Täter bislang unbekannt, aber Vorwürfe gegen die Opfer

Im gleichen Krankenhaus befanden sich zu diesem Zeitpunkt noch zwei Mitarbeiter der polnischen Botschaft. Sie waren unweit der polnischen Botschaft am Sonntag und am Mittwoch Opfer ähnlicher Prügelüberfalle geworden. Die Täter konnten bislang nicht ermittelt werden, doch verfügt die Moskauer Polizei inzwischen über Personenbeschreibungen.

Nach Aussage der polnischen Botschaft waren das Äußere der Täter und der Ablauf in allen drei Fällen ähnlich. Die Moskauer Staatsanwaltschaft zögert jedoch noch, das Ermittlungsverfahren im Falle der Botschaftsmitarbeiter mit demjenigen in Sachen Reczka zusammenzulegen. Dafür gebe es noch nicht genügend Anhaltspunkte.

Ein Polizeisprecher beklagte zudem, dass zwischen den Überfällen und der Benachrichtigung der Polizei in allen Fällen zuviel Zeit verstrichen sei. Auch hätten die polnischen Diplomaten die Ermittlungen verzögert, weil sie mehrere Tage nicht für Vernehmungen zur Verfügung gestanden hätten.
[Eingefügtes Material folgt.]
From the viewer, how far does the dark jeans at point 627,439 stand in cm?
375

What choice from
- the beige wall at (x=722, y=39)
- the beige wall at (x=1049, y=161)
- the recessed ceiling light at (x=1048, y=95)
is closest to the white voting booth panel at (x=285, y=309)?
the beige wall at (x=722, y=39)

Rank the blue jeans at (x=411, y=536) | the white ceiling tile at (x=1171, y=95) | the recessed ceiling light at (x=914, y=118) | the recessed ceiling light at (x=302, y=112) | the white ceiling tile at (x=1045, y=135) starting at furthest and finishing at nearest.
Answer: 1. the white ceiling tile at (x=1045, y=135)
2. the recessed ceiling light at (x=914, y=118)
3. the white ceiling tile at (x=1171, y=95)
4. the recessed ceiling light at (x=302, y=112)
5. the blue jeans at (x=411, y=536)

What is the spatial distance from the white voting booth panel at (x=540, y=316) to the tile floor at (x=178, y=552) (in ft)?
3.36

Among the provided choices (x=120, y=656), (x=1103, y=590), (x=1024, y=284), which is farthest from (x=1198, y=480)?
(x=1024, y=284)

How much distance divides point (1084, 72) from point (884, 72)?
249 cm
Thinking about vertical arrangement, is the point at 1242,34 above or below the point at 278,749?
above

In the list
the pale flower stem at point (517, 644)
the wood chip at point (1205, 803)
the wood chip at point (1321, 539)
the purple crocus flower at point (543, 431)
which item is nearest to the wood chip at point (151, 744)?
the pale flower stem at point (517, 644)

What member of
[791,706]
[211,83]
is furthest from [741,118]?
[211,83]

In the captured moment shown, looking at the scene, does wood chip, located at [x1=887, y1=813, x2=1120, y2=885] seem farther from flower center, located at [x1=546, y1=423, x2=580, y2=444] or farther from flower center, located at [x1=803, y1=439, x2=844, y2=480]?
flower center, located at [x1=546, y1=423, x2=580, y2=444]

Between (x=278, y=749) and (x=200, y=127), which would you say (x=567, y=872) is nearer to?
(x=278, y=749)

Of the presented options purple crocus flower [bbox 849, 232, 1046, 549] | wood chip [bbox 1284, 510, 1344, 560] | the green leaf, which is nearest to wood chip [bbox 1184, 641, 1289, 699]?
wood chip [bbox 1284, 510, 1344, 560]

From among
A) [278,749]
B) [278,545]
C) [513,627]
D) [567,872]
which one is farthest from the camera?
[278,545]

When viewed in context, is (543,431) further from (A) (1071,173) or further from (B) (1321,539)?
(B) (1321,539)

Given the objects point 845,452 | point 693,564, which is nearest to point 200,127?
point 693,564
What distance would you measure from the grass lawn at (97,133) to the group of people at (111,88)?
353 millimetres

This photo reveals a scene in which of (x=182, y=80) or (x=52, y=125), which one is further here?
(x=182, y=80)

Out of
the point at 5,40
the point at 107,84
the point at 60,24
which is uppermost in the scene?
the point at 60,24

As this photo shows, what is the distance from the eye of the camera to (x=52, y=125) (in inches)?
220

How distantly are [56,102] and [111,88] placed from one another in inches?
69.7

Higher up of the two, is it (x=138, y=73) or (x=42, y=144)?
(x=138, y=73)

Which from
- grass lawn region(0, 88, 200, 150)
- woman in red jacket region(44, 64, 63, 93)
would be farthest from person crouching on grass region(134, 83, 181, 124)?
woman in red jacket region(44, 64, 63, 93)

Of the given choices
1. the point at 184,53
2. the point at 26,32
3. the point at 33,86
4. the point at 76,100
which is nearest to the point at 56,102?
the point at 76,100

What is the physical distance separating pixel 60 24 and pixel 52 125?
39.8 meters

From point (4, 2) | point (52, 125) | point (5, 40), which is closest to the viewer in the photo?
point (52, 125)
Reczka wies diesen Vorwurf zurück: Er habe trotz seines angeschlagenen Zustands noch am gleichen Abend „zwei oder drei Stunden“ mit den Beamten gesprochen.

Kwasniewski beschwert sich bei Putin

Der polnische Präsident Alexander Kwasniewski reagierte umgehend. In einem Schreiben an Wladimir Putin forderte er die russiche Führung auf, alles zur Auffindung und Bestrafung der Organisatoren und der unmitelbaren Täter zu unternehmen. Die Überfälle „schaffen ein Klima der Anspannung in den polnisch-russischen Beziehungen und führen zu einer unerwünschten Eskalation der Feindseligkeit“. Kwasniewski forderte Russland auf, alles für die Sicherheit polnischer Bürger zu tun, die sich in Russland aufhalten.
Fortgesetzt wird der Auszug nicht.